Японский динамизм не подчиняется ни системе ценностей, ни конечным целям западного мира. Он осуществляется с соблюдением подобающей дистанции и операционной чистоты, которая не считается с идеологиями и верованиями, подчинившими своему ритму историю капитала и техники на Западе Японцы — великие актеры в области технологии, они, сами того не зная, подтверждают парадокс участника технологического процесса, как Дидро подтверждал парадокс комедианта: для достижения наибольшего эффекта необходимо равнодушие и соблюдение правил игры; надо, чтобы ваше подлинное умение пришло к вам извне, из технического каталога или устройства (японские промышленники думают, что в каждом техническом устройстве спрятан бог, придающий ему автономию и истинную гениальность). Надо играть с техникой, как со знаками при полном исчезновении самого предмета, полном эллипсисе смысла, то есть при полной аффектации.

Символические ритуалы способны абсорбировать все, что угодно, в том числе тело капитализма, лишенное органов. Нет экстерриториализации, нет хайдеггеровских спекуляций по поводу отношений с техникой в процессе ее зарождения и существования, нет внутреннего психологического усвоения происходящего. Это игра, которая ведется с Западом на его собственном поле, вызов неизмеримо более эффективный, поскольку его стратегия — это стратегия системы ценностей, позволяющей себе роскошь техники, стратегия технической практики как чисто искусственного изобретения, не имеющего никакого отношения ни к прогрессу, ни к иным рациональным формам. Эта чистая стратегия, эти кропотливые и лишенные эмоций действия, столь отличные от тривиального современного западного стиля, загадочны и непонятны для нас. В этом смысле это одна из форм радикальной экзотики, о которой говорит Сегален, тем более загадочная, что «затрагивает» сверхразвитое общество, хранящее в себе все ритуальное могущество первобытных общин.

Эта форма являет собой каннибализм: она вовлекает в себя, абсорбирует, подражает, пожирает. И афро-бразильская культура также может служить прекрасным примером каннибализма, пожирания современной культуры белых, очередной формы совращения. Каннибализм всегда является высшей формой связи с Другим; к разновидностям такой связи относится и любовь как форма радикального гостеприимства.

ФРАГМЕНТ ДАННЫХ:
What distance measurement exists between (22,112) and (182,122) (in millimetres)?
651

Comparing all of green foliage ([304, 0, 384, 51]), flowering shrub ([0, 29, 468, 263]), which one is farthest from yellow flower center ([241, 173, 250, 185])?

ЦЕЛЬ УПРАЖНЕНИЯ:
Перепишите без изменений из текста о японском динамизме всё, начиная со слов «Эта форма являет» и вниз вплоть до слов «форма радикального гостеприимства.».

ОТВЕТ К УПРАЖНЕНИЮ:
Эта форма являет собой каннибализм: она вовлекает в себя, абсорбирует, подражает, пожирает. И афро-бразильская культура также может служить прекрасным примером каннибализма, пожирания современной культуры белых, очередной формы совращения. Каннибализм всегда является высшей формой связи с Другим; к разновидностям такой связи относится и любовь как форма радикального гостеприимства.